“She’s not over you, is she?” I asked bluntly.
“She doesn’t really have a choice. I’m over her. That kind of throws a wrench in any plans she might have, don’t you think?” I found it strangely easy to trust AJ, so I immediately let go of the anxiety I was beginning to feel.
“Why didn’t it work out with you two?”
“She just wanted something different than I did. For her, it was all about a physical connection and she didn’t have much to offer other than that. I eventually lost interest and let her go.”
I felt a little ill at the thought of what he was implying when he said, ‘physical connection’. This made me wonder if it was a solitary incident or more of a regular occurrence throughout their relationship. I wanted to let the thought go, but it was impossible. “Let’s change the subject. I don’t want to spend our time together talking about her. We have better things to talk about.” I insisted.
“Definitely,” he agreed. A.J was thoughtful for a moment. “Why don’t you show me some of your artwork?” I didn’t speak right away. The thought of letting him up in my studio was unnerving. I didn’t care much for criticism, especially when it came to my paintings. Antonio had never even seen anything that I’d done. I fought against my nerves and slowly rose up from my bed. AJ followed me as I paced up the stairs slowly to buy myself time. I flicked the light switch and rounded the corner. Revealing my work was about the equivalent to me standing in front of him naked. My innermost thoughts and ideas were out in front of him for him to judge me and I’d be lying if I said that I wasn’t extremely uncomfortable. As I watched him walk around the perimeter of the room evaluating, I held my breath and stared at the floor. It was almost more than I could stand.
“You’re really talented. I didn’t expect for you to be this good.” He laughed a little to himself. His eyes were still on one of the pictures as he spoke.
“Thanks.” I was still uneasy despite his compliment.
He continued to walk slowly around the room. “So, who’s your favorite artist? Who inspires you?” I’m sure that he meant for this to be a simple question, but there were so many that I admired that naming one was next to impossible.

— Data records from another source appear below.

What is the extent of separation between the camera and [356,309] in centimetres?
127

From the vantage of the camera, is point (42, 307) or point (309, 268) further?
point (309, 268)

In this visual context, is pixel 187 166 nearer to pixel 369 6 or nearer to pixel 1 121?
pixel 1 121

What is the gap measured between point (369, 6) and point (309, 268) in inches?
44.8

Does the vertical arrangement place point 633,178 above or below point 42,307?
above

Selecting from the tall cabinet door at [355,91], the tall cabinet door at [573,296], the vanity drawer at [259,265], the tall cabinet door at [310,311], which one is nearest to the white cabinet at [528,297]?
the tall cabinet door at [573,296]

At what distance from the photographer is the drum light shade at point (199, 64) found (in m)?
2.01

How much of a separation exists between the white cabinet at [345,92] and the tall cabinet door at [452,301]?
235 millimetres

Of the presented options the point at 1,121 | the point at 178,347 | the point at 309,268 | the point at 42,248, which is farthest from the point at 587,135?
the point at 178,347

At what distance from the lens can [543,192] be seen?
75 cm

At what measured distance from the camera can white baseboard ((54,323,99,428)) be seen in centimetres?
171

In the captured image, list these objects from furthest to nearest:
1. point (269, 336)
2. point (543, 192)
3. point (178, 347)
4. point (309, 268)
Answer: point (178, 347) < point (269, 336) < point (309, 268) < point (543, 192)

“Well…...I pretty much like all art from the Italian Renaissance. I’m a fan of both Piero della Francesca and Jan Van Eyck, but if I had to pick a favorite it would definitely be Botticelli. Birth of Venus has always stood out from the rest.”

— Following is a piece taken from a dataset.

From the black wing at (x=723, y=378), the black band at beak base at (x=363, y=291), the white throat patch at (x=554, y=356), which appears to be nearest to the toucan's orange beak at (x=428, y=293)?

AJ turned to look at me momentarily before returning his gaze to the art work on the wall. His expression was curious. “What is it that draws you in?” He asked.
I liked that he was genuinely interested in something that I was so passionate about. I tried not to smile when responding. “It’s just a beautiful concept I guess. There’s Venus being blown to shore by the god Zephyr and the goddess Flora just after she was formed. Botticelli makes you feel like the world was just……waiting for her.” I paused and fidgeted with my nails while I gathered my thoughts. “Awaiting the arrival of real love.”
He turned back around and stared at me for another moment. I couldn’t make myself look away as my heart sped up. “Do you want to go back down now?” I asked nervously.
He smiled at me, realizing how uncomfortable I was. “Sure.”
I felt a little bad for rushing him, but I couldn’t help it. We walked back down the stairs and returned to my room. I sat beside him on the edge of the bed and my heart rate finally slowed to a normal pace.